# TASK DETAILS
Convert the lines of the material, from the one containing "As shown in" through the end of the material, inclusive, into a numbered list and leave out any blank lines.

# EXTRACTED DATA

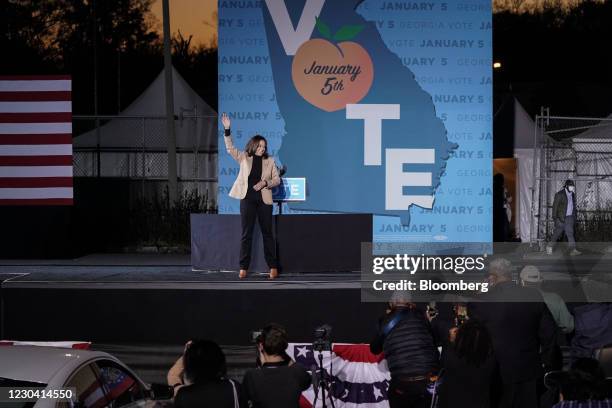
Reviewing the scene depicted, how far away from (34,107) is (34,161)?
2.97ft

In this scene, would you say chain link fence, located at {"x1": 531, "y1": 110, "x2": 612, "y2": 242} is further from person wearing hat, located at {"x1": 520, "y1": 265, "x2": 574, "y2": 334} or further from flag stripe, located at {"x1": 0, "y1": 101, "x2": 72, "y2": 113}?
person wearing hat, located at {"x1": 520, "y1": 265, "x2": 574, "y2": 334}

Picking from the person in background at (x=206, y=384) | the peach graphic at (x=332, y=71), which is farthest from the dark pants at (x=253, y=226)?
the person in background at (x=206, y=384)

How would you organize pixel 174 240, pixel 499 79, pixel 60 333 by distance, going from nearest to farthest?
pixel 60 333 → pixel 174 240 → pixel 499 79

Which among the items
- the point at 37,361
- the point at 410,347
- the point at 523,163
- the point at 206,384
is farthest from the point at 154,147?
the point at 206,384

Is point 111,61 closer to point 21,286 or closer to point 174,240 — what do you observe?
point 174,240

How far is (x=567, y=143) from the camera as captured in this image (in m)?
20.5

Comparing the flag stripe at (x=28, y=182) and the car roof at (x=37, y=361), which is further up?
the flag stripe at (x=28, y=182)

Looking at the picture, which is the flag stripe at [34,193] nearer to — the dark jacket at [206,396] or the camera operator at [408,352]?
the camera operator at [408,352]

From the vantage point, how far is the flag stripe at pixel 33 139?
1449 cm

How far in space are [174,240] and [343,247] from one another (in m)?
8.61

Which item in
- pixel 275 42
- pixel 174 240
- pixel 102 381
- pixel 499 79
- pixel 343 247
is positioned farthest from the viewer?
pixel 499 79

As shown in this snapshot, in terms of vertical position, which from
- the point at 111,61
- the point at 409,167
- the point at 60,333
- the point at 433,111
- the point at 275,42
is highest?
the point at 111,61

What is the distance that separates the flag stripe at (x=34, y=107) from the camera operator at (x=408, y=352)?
29.4ft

# OUTPUT OF THE EXERCISE
1. As shown in this snapshot, in terms of vertical position, which from
2. - the point at 111,61
3. - the point at 409,167
4. - the point at 60,333
5. - the point at 433,111
6. - the point at 275,42
7. is highest?
8. the point at 111,61
9. What is the distance that separates the flag stripe at (x=34, y=107) from the camera operator at (x=408, y=352)?
10. 29.4ft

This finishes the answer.